*LESETEXT*
#####

Haiti braucht Kapitalismus

5.2.2018 – von Michael Kastner.

Michael Kastner

Haiti sollte sofort damit aufhören, Land von Menschen zu konfiszieren, um die Leistung der Wirtschaft zu steigern. Im August 2013 trafen Männer mit Bulldozern in Tru-du-Nord, Haiti, ein, um Land zu konfiszieren – zur Verwirklichung der Wirtschaftswachstumsvision ihrer Regierung in diesem Teil des Landes, nämlich dem Anbau von Biobananen. Die Haitianer waren entsetzt und wussten nicht, wie ihnen geschah. Ihnen wurde nicht die Zeit gegeben, vorher noch ihre Felder abzuernten oder ihr Vieh in Sicherheit zu bringen. Familien wurden von ihrem Land vertrieben, und die örtliche Wirtschaft wurde komplett auf den Kopf gestellt – oder, genauer gesagt, auf zentral geplanten Biobananenanbau umgestellt.

Zentralplanung hat den Zweck, ein bestimmtes Ziel zu erreichen, ignoriert dabei aber die so wichtige Steuerung durch Marktpreise und untergräbt die Freiheit des Einzelnen. Die haitianische Regierung schuf eine Agrarfirma namens Agritrans SA, um den Aufbau der Biobananenpflanzungen zu beaufsichtigen. Laut dem haitianischen Finanzamt befand sich das von Agritrans verwendete Land in Staatsbesitz, allerdings lebten dort seit Jahrzehnten Bauern.

Der Bananenmann

Das Aushängeschild des Bananeninvestments ist der amtierende Präsident von Haiti, Jovenel Moïse. Als er noch Geschäftsführer von Agritrans SA war, erhielt er den Spitznamen Nèg Bannann nan – auf Deutsch „der Bananenmann“. Sein Ruf als der Bananenmann verschaffte ihm im ländlichen Raum eine enorme Beliebtheit, die ihn Anfang 2017 bis auf den Sessel des Präsidenten von Haiti beförderte. Da Moïse als einziger auf dem Stimmzettel stand, bezeichneten manche die haitianische Präsidentschaftswahl als Farce.

#####

[Quelldaten]
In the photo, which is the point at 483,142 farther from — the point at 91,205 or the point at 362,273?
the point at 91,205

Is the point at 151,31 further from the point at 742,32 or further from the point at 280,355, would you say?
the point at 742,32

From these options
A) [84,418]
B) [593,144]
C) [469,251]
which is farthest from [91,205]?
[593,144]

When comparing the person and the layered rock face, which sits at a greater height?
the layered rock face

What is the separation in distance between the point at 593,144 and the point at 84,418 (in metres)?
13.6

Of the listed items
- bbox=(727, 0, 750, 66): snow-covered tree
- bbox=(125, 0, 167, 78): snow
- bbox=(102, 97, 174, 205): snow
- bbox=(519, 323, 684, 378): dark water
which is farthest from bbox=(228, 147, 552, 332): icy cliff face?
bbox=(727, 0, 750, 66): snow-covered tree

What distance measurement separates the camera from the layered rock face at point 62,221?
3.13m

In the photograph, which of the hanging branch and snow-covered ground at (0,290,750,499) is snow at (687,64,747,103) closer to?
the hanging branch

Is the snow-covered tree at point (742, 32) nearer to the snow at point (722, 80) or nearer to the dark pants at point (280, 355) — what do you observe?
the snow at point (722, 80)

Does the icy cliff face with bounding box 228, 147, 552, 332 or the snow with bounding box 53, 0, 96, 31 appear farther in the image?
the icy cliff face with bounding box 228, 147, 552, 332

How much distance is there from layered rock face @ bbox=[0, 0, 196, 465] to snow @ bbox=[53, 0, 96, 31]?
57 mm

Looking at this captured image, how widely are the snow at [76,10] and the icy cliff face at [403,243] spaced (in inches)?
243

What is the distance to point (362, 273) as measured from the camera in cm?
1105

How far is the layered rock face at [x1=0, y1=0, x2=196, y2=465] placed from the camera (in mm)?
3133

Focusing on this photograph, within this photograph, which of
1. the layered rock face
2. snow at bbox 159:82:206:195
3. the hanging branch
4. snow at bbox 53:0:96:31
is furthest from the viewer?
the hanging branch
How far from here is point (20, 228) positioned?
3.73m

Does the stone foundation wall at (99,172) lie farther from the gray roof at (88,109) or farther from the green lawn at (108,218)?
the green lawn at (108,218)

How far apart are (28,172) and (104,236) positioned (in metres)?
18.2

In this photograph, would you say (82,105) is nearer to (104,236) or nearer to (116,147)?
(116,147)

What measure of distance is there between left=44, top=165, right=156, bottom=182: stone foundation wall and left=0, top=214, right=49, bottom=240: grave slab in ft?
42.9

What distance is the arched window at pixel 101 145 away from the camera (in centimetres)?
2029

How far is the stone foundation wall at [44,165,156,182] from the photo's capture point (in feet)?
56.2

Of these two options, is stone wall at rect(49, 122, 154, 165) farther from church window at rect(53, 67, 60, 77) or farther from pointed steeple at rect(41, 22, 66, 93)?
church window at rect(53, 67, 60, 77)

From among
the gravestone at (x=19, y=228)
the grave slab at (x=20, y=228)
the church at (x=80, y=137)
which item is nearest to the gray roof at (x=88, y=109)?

#####

*ZIEL DER AUFGABE*
Schreibe aus dem Text über Haiti den Abschnitt ab, der mit „Haiti sollte sofort“ beginnt und mit „geplanten Biobananenanbau umgestellt.“ endet. Die Zeilen werden hier nicht benötigt.

*ERGEBNIS*
Haiti sollte sofort damit aufhören, Land von Menschen zu konfiszieren, um die Leistung der Wirtschaft zu steigern. Im August 2013 trafen Männer mit Bulldozern in Tru-du-Nord, Haiti, ein, um Land zu konfiszieren – zur Verwirklichung der Wirtschaftswachstumsvision ihrer Regierung in diesem Teil des Landes, nämlich dem Anbau von Biobananen. Die Haitianer waren entsetzt und wussten nicht, wie ihnen geschah. Ihnen wurde nicht die Zeit gegeben, vorher noch ihre Felder abzuernten oder ihr Vieh in Sicherheit zu bringen. Familien wurden von ihrem Land vertrieben, und die örtliche Wirtschaft wurde komplett auf den Kopf gestellt – oder, genauer gesagt, auf zentral geplanten Biobananenanbau umgestellt.